Hello, welcome to week 8 of the DevOps log.
The main result of this week was a spurious failure dashboard. It is currently updating in real time for every CI job that runs in the GHC project. I also backfilled some historic data.
Thanks to the backfill, we can now see the effect of disabling the small number of runners that were causing a particular sort of error. That error used to happen at least once a day—sometimes much more—and now it’s gone! It’s great to be able to show this at a glance, and I’m glad to have a framework for tracking other failures as well.
In fact, I haven’t seen any of the known errors happen since I started recording them (see below for a caveat). Therefore I expanded my scope to include the head.hackage, ghc-debug, ghcup, and filesystem projects, which were chosen only because they’re on gitlab.haskell.org and it was easy to drop the monitoring onto them as well.
I’ll also be expanding my scope by finding other kinds of errors. One sore spot for GHC devs has been builds on Darwin and FreeBSD, so I’ll start trying to categorize the problems experienced on those systems.

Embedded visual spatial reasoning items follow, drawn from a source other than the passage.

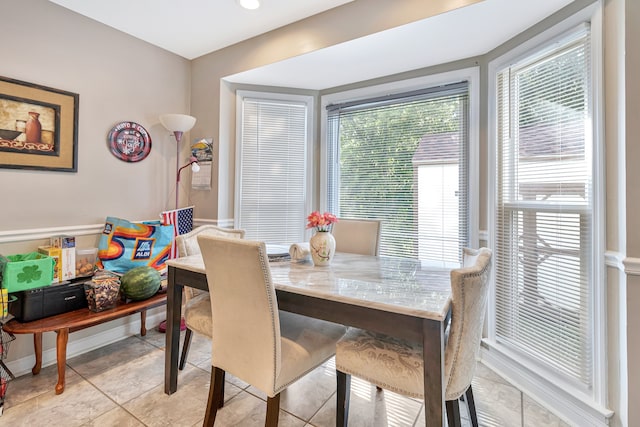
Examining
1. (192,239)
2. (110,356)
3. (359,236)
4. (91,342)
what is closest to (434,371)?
(359,236)

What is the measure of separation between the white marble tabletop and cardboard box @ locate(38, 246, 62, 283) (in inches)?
37.7

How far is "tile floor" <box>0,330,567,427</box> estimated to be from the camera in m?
1.64

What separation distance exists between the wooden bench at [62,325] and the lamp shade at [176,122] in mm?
1533

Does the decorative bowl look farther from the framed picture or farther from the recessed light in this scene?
the recessed light

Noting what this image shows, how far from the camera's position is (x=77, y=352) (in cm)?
232

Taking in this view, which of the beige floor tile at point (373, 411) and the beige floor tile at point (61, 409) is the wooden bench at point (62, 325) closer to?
the beige floor tile at point (61, 409)

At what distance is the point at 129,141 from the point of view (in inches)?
105

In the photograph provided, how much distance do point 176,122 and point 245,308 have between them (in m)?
2.10

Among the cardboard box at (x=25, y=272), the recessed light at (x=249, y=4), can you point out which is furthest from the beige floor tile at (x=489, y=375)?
the recessed light at (x=249, y=4)

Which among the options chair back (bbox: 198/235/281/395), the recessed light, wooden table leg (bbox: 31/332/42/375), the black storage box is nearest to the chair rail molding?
the black storage box

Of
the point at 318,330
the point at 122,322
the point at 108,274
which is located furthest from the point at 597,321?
the point at 122,322

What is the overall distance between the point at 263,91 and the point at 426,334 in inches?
109

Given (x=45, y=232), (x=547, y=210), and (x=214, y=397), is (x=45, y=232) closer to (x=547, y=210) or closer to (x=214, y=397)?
(x=214, y=397)

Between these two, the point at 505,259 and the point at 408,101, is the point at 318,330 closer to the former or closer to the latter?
the point at 505,259
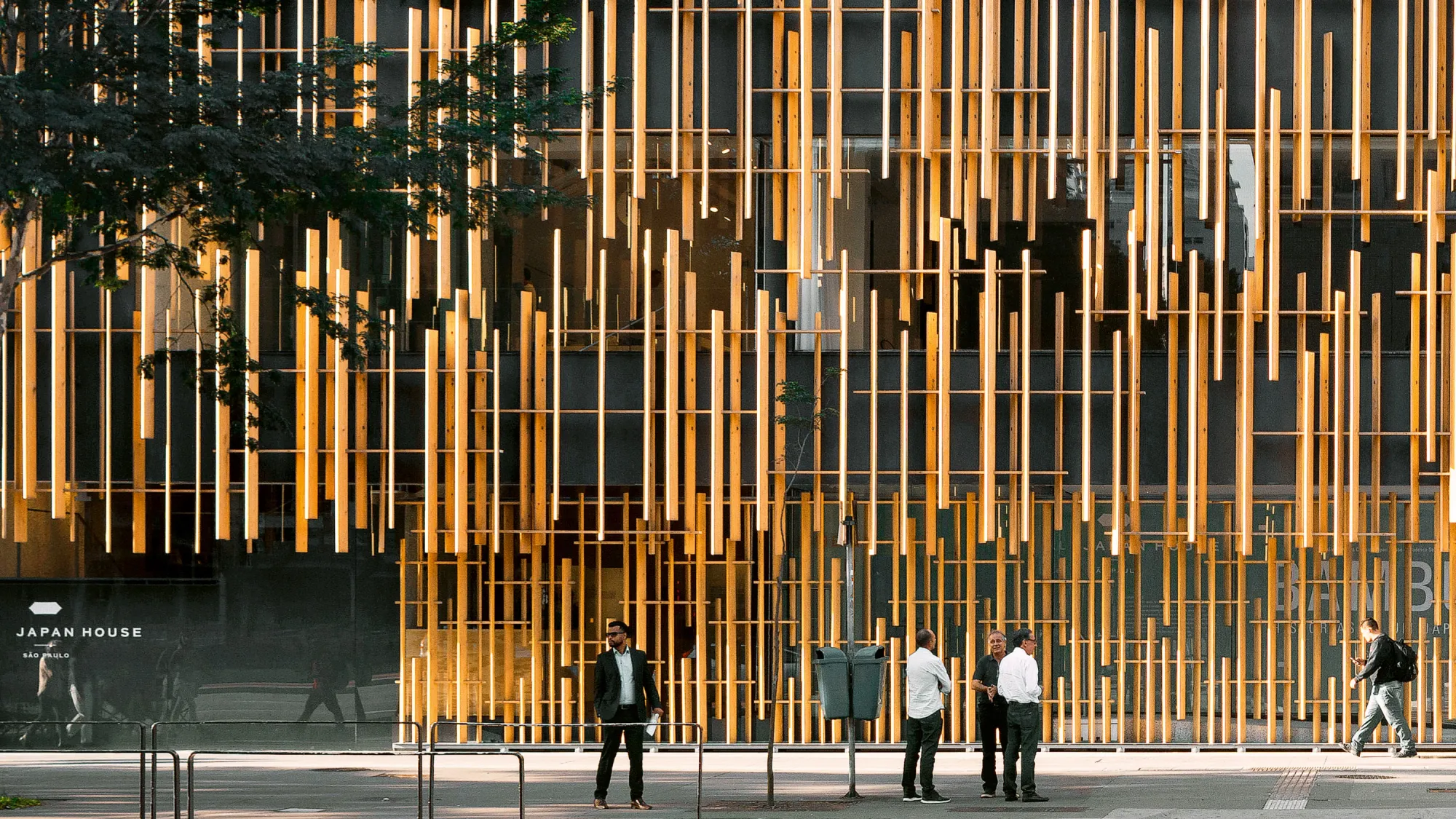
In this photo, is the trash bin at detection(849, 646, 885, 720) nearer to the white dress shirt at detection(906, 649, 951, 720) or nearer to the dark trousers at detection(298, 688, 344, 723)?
the white dress shirt at detection(906, 649, 951, 720)

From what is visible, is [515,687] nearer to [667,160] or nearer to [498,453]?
[498,453]

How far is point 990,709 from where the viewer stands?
16.3 m

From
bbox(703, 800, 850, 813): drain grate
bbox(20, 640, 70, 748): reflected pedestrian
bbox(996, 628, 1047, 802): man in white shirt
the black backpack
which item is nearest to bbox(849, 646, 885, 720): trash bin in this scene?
bbox(703, 800, 850, 813): drain grate

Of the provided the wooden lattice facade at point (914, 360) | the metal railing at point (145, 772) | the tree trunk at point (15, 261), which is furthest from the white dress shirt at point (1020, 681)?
the tree trunk at point (15, 261)

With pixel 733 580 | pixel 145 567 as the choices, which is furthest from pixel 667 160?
pixel 145 567

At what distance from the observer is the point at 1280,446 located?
19703 millimetres

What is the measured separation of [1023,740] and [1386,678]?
192 inches

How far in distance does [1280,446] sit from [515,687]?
8.28 m

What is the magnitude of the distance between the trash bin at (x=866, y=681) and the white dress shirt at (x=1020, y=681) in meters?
1.04

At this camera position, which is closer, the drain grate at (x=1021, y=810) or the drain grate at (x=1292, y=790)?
the drain grate at (x=1021, y=810)

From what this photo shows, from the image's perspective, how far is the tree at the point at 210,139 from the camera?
47.0 ft

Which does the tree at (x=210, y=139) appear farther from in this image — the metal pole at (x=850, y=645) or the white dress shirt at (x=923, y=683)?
the white dress shirt at (x=923, y=683)

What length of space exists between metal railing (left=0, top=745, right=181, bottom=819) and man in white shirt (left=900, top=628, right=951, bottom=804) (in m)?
5.80

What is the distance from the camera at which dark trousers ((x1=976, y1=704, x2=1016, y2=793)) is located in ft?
53.3
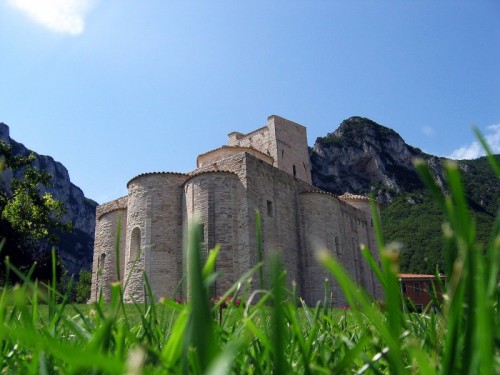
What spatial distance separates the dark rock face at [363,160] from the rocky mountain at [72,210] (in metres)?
52.9

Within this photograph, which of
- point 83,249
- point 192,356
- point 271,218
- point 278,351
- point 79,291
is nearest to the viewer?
point 278,351

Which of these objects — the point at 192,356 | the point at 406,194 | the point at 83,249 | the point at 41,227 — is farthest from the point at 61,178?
the point at 192,356

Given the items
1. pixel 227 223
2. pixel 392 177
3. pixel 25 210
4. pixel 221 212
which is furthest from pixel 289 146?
pixel 392 177

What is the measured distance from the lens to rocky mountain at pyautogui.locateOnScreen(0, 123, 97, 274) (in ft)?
287

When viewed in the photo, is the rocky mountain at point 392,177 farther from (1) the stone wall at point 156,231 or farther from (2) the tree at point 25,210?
(2) the tree at point 25,210

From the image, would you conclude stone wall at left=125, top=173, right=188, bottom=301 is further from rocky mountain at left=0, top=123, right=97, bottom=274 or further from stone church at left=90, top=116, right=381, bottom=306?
rocky mountain at left=0, top=123, right=97, bottom=274

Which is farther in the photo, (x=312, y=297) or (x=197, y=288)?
(x=312, y=297)

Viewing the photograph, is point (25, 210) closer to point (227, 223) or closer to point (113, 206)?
point (113, 206)

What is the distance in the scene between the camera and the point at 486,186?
72688 millimetres

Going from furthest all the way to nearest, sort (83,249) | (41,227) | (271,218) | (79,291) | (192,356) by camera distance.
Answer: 1. (83,249)
2. (79,291)
3. (41,227)
4. (271,218)
5. (192,356)

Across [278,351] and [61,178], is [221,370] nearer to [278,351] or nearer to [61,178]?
[278,351]

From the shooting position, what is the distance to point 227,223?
15266 mm

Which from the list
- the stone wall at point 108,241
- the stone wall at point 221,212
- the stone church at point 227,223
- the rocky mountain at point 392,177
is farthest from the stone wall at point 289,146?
the rocky mountain at point 392,177

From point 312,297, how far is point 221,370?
1749 cm
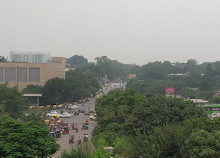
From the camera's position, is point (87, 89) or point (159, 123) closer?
point (159, 123)

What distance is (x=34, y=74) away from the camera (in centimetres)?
5734

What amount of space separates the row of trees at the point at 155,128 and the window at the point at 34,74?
1146 inches

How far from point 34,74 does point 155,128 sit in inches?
1725

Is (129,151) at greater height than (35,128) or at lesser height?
lesser

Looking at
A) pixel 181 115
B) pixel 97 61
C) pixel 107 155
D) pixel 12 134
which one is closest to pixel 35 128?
pixel 12 134

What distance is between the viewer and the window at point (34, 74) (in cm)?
5719

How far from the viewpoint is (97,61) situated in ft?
428

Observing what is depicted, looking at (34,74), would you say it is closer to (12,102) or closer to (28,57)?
(28,57)

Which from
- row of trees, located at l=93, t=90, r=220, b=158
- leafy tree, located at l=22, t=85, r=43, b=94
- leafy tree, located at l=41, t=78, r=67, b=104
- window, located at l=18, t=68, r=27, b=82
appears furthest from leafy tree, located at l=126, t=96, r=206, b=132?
Answer: window, located at l=18, t=68, r=27, b=82

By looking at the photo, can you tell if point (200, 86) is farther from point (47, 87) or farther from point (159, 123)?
point (159, 123)

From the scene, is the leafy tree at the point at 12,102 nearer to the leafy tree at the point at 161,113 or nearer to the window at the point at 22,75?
the leafy tree at the point at 161,113

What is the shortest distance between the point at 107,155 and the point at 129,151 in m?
2.66

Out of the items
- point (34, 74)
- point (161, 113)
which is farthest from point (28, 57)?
point (161, 113)

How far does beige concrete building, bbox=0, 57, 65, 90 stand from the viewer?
56219 millimetres
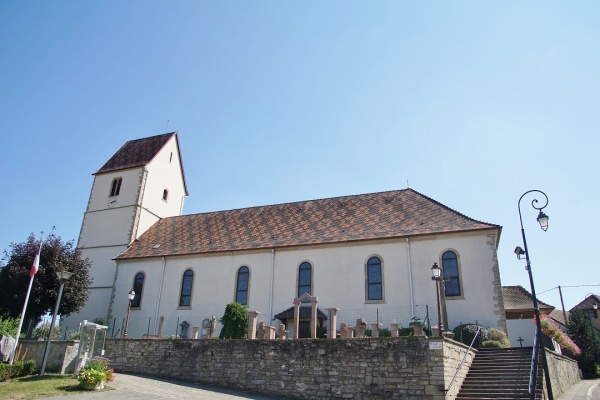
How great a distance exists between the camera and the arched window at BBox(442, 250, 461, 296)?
21.0 metres

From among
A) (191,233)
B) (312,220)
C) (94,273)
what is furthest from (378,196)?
(94,273)

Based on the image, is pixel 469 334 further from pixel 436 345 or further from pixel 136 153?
pixel 136 153

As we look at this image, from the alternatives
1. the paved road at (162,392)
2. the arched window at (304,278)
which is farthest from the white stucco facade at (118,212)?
the arched window at (304,278)

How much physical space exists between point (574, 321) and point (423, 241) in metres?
19.0

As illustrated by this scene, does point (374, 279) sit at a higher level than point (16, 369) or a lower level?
higher

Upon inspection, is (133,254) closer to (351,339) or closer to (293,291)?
(293,291)

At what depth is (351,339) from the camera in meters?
15.2

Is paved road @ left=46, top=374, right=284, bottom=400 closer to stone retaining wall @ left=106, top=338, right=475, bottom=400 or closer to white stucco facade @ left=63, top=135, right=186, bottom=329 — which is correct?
stone retaining wall @ left=106, top=338, right=475, bottom=400

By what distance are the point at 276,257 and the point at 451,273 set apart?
31.5 ft

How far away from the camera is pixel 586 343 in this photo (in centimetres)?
3088

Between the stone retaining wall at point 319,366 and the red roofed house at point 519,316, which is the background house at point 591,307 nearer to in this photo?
the red roofed house at point 519,316

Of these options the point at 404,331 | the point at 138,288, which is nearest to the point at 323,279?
the point at 404,331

The error-tracking dashboard also needs additional development. The code for backfilling data needs to be published and improved in one or two important ways. I also need to document what the system is doing, so that others can understand it and even pitch in. Finally, I just discovered that the system is reporting a false positive, so I need to fix that! (That is the caveat I mentioned a couple paragraphs back.)
Until next time,
-Bryan